GIVEN PROBLEM:
Repeat the listing below in full, exactly as it stands.

Spatial relationship records

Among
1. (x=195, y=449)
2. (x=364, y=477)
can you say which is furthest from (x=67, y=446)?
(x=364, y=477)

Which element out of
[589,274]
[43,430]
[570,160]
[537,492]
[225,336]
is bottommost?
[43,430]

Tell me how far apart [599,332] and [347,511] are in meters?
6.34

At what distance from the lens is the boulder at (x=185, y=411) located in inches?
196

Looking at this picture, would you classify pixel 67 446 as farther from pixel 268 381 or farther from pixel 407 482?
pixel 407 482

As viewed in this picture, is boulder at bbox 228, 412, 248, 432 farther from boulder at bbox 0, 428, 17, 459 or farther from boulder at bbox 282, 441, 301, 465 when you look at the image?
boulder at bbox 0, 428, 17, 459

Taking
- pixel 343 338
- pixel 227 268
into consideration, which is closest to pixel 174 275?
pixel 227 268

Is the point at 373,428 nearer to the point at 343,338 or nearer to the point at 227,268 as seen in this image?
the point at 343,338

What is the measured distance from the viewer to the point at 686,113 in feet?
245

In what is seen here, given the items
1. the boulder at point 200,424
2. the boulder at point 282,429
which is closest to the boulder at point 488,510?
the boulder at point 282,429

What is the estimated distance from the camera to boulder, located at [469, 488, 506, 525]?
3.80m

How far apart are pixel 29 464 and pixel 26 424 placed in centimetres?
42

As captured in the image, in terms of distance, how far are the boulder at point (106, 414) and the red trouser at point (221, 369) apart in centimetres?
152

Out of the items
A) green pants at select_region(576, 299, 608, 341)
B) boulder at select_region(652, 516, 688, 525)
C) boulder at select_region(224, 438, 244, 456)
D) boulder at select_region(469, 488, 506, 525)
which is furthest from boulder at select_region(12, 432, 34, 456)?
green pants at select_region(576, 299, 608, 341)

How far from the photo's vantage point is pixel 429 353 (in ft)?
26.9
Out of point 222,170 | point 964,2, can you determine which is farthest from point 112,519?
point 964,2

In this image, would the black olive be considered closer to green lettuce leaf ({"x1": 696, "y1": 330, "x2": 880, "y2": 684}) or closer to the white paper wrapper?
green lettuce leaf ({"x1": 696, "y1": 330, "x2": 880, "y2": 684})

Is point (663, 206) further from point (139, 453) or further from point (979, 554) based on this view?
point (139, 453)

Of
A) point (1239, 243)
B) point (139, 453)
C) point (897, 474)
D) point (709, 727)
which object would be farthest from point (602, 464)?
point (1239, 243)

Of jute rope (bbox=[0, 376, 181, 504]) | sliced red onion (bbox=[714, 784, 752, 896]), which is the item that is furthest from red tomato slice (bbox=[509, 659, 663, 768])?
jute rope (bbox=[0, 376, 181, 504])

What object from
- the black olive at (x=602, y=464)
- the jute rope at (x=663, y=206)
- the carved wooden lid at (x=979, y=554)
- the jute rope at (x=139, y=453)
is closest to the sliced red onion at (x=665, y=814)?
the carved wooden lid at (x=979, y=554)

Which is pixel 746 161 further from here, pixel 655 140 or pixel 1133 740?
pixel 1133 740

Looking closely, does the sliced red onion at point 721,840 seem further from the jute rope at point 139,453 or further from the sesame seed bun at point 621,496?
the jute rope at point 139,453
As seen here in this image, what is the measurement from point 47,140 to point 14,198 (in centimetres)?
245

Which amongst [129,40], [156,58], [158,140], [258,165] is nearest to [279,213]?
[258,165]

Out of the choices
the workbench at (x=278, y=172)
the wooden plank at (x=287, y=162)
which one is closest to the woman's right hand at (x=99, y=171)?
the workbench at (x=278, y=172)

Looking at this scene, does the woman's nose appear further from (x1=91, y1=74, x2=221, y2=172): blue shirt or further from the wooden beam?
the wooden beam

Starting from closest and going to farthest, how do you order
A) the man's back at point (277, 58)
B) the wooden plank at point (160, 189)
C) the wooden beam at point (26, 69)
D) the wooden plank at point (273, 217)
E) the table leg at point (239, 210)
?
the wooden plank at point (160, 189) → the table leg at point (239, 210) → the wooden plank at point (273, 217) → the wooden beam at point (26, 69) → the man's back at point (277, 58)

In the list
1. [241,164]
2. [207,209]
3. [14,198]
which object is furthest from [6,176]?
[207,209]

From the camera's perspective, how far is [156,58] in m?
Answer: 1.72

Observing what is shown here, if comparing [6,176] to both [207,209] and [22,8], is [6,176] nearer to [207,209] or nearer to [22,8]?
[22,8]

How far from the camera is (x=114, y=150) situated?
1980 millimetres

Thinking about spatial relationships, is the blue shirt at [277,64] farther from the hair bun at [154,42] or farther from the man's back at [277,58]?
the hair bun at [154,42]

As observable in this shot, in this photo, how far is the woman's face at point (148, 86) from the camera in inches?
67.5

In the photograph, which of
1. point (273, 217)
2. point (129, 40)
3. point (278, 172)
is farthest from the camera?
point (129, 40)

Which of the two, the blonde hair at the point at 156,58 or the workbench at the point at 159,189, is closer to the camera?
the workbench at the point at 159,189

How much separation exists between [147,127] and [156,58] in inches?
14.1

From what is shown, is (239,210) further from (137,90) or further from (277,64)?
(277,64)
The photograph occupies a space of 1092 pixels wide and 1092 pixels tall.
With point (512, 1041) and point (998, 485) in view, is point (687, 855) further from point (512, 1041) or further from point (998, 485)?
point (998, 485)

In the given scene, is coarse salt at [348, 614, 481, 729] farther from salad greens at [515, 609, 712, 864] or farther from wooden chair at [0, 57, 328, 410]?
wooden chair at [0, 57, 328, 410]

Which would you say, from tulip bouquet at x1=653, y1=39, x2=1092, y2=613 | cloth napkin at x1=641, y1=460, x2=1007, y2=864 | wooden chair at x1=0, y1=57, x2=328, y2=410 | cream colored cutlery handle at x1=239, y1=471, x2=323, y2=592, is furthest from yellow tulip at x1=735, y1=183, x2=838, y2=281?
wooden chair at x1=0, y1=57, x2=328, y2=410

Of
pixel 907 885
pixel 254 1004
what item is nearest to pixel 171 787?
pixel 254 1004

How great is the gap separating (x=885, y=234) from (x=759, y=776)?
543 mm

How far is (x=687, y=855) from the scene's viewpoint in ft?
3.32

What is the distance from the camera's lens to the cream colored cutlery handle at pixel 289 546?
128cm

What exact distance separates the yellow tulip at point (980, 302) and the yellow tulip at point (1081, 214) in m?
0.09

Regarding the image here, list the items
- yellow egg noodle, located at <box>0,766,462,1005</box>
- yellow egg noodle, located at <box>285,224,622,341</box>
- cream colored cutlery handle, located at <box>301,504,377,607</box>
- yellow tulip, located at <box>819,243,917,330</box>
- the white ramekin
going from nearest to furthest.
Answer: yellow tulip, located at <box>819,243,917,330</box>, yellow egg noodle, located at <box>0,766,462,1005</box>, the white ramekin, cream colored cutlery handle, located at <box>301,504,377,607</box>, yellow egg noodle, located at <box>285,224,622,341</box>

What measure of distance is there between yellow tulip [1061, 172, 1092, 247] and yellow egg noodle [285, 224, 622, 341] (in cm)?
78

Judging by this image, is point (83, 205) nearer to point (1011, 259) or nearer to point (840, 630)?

RESULT FOR THIS EXERCISE:
Among
1. (x=195, y=449)
2. (x=364, y=477)
can you say which is furthest from (x=67, y=446)?
(x=364, y=477)

Which element out of
[589,274]
[43,430]
[570,160]
[537,492]
[225,336]
is bottommost?
[43,430]

Tell me how far apart [599,332] and [347,511] are in meters?
6.34

At what distance from the lens is the boulder at (x=185, y=411) located in inches?
196

Looking at this picture, would you classify pixel 67 446 as farther from pixel 268 381 or farther from pixel 407 482?
pixel 407 482

As viewed in this picture, is boulder at bbox 228, 412, 248, 432 farther from boulder at bbox 0, 428, 17, 459 or farther from boulder at bbox 282, 441, 301, 465 when you look at the image?
boulder at bbox 0, 428, 17, 459

Taking
- pixel 343 338
- pixel 227 268
into consideration, which is closest to pixel 174 275?
pixel 227 268

Is the point at 373,428 nearer to the point at 343,338 or nearer to the point at 227,268 as seen in this image?
the point at 343,338

What is the measured distance from the viewer to the point at 686,113 in feet?
245

In what is seen here, given the items
1. the boulder at point 200,424
2. the boulder at point 282,429
which is closest to the boulder at point 488,510?
the boulder at point 282,429

What is the estimated distance from the camera to boulder, located at [469, 488, 506, 525]?
3.80m

How far apart are pixel 29 464 and pixel 26 424 placed in centimetres?
42

As captured in the image, in terms of distance, how far are the boulder at point (106, 414) and the red trouser at point (221, 369) apart in centimetres?
152

Out of the items
A) green pants at select_region(576, 299, 608, 341)
B) boulder at select_region(652, 516, 688, 525)
C) boulder at select_region(224, 438, 244, 456)
D) boulder at select_region(469, 488, 506, 525)
which is furthest from boulder at select_region(12, 432, 34, 456)?
green pants at select_region(576, 299, 608, 341)

How far from the photo's vantage point is pixel 429 353 (in ft)?
26.9
Out of point 222,170 | point 964,2, can you determine which is farthest from point 112,519?
point 964,2

In this image, would the black olive be considered closer to green lettuce leaf ({"x1": 696, "y1": 330, "x2": 880, "y2": 684}) or closer to the white paper wrapper?
green lettuce leaf ({"x1": 696, "y1": 330, "x2": 880, "y2": 684})

Is point (663, 206) further from point (139, 453) or further from point (979, 554) based on this view?
point (139, 453)

Of
A) point (1239, 243)
B) point (139, 453)
C) point (897, 474)
D) point (709, 727)
which object would be farthest from point (602, 464)?
point (1239, 243)

Of jute rope (bbox=[0, 376, 181, 504]) | sliced red onion (bbox=[714, 784, 752, 896]), which is the item that is furthest from red tomato slice (bbox=[509, 659, 663, 768])?
jute rope (bbox=[0, 376, 181, 504])

What object from
- the black olive at (x=602, y=464)
- the jute rope at (x=663, y=206)
- the carved wooden lid at (x=979, y=554)
- the jute rope at (x=139, y=453)
is closest to the sliced red onion at (x=665, y=814)?
the carved wooden lid at (x=979, y=554)

Which is pixel 746 161 further from here, pixel 655 140 or pixel 1133 740?
pixel 1133 740

Looking closely, does the sliced red onion at point 721,840 seem further from the jute rope at point 139,453 or further from the sesame seed bun at point 621,496?
the jute rope at point 139,453
As seen here in this image, what is the measurement from point 47,140 to point 14,198 (in centimetres)?
245

Which amongst [129,40], [156,58], [158,140], [258,165] is nearest to [279,213]?
[258,165]

Out of the choices
the workbench at (x=278, y=172)
the wooden plank at (x=287, y=162)
which one is closest to the woman's right hand at (x=99, y=171)?
the workbench at (x=278, y=172)

Looking at this scene, does the woman's nose appear further from (x1=91, y1=74, x2=221, y2=172): blue shirt or further from the wooden beam?
the wooden beam

Starting from closest and going to farthest, how do you order
A) the man's back at point (277, 58)
B) the wooden plank at point (160, 189)
C) the wooden beam at point (26, 69)
D) the wooden plank at point (273, 217)
E) the table leg at point (239, 210)
?
the wooden plank at point (160, 189) → the table leg at point (239, 210) → the wooden plank at point (273, 217) → the wooden beam at point (26, 69) → the man's back at point (277, 58)

In the list
1. [241,164]
2. [207,209]
3. [14,198]
which object is furthest from [6,176]?
[207,209]

From the camera's perspective, how far is [156,58] in m?
Answer: 1.72

Observing what is shown here, if comparing [6,176] to both [207,209] and [22,8], is [6,176] nearer to [207,209] or nearer to [22,8]?
[22,8]

How far from the camera is (x=114, y=150) situated?
1980 millimetres

Thinking about spatial relationships, is the blue shirt at [277,64] farther from the hair bun at [154,42] or farther from the man's back at [277,58]?
the hair bun at [154,42]

As observable in this shot, in this photo, how far is the woman's face at point (148, 86) from the camera in inches?
67.5

In the photograph, which of
1. point (273, 217)
2. point (129, 40)
3. point (278, 172)
is farthest from the camera?
point (129, 40)

Which of the two, the blonde hair at the point at 156,58 or the workbench at the point at 159,189, is closer to the camera?
the workbench at the point at 159,189

How much separation exists between [147,127] and [156,58] in inches?
14.1

From what is shown, is (239,210) further from (137,90) or further from (277,64)?
(277,64)
The photograph occupies a space of 1092 pixels wide and 1092 pixels tall.
With point (512, 1041) and point (998, 485) in view, is point (687, 855) further from point (512, 1041) or further from point (998, 485)?
point (998, 485)

In the given scene, is coarse salt at [348, 614, 481, 729] farther from salad greens at [515, 609, 712, 864] or farther from wooden chair at [0, 57, 328, 410]?
wooden chair at [0, 57, 328, 410]

Which would you say, from tulip bouquet at x1=653, y1=39, x2=1092, y2=613 | cloth napkin at x1=641, y1=460, x2=1007, y2=864 | wooden chair at x1=0, y1=57, x2=328, y2=410 | cream colored cutlery handle at x1=239, y1=471, x2=323, y2=592, is furthest from yellow tulip at x1=735, y1=183, x2=838, y2=281?
wooden chair at x1=0, y1=57, x2=328, y2=410

Of
pixel 907 885
pixel 254 1004
what item is nearest to pixel 171 787?
pixel 254 1004

How great is the gap separating (x=885, y=234) from (x=759, y=776)?
543 mm

How far is (x=687, y=855) from the scene's viewpoint in ft?
3.32

What is the distance from the camera's lens to the cream colored cutlery handle at pixel 289 546?
128cm

What exact distance separates the yellow tulip at point (980, 302) and the yellow tulip at point (1081, 214) in m?
0.09

Regarding the image here, list the items
- yellow egg noodle, located at <box>0,766,462,1005</box>
- yellow egg noodle, located at <box>285,224,622,341</box>
- cream colored cutlery handle, located at <box>301,504,377,607</box>
- yellow tulip, located at <box>819,243,917,330</box>
- the white ramekin
going from nearest to furthest.
Answer: yellow tulip, located at <box>819,243,917,330</box>, yellow egg noodle, located at <box>0,766,462,1005</box>, the white ramekin, cream colored cutlery handle, located at <box>301,504,377,607</box>, yellow egg noodle, located at <box>285,224,622,341</box>

What measure of distance is there between yellow tulip [1061, 172, 1092, 247] and yellow egg noodle [285, 224, 622, 341] (in cm)?
78

Judging by this image, is point (83, 205) nearer to point (1011, 259) or nearer to point (840, 630)?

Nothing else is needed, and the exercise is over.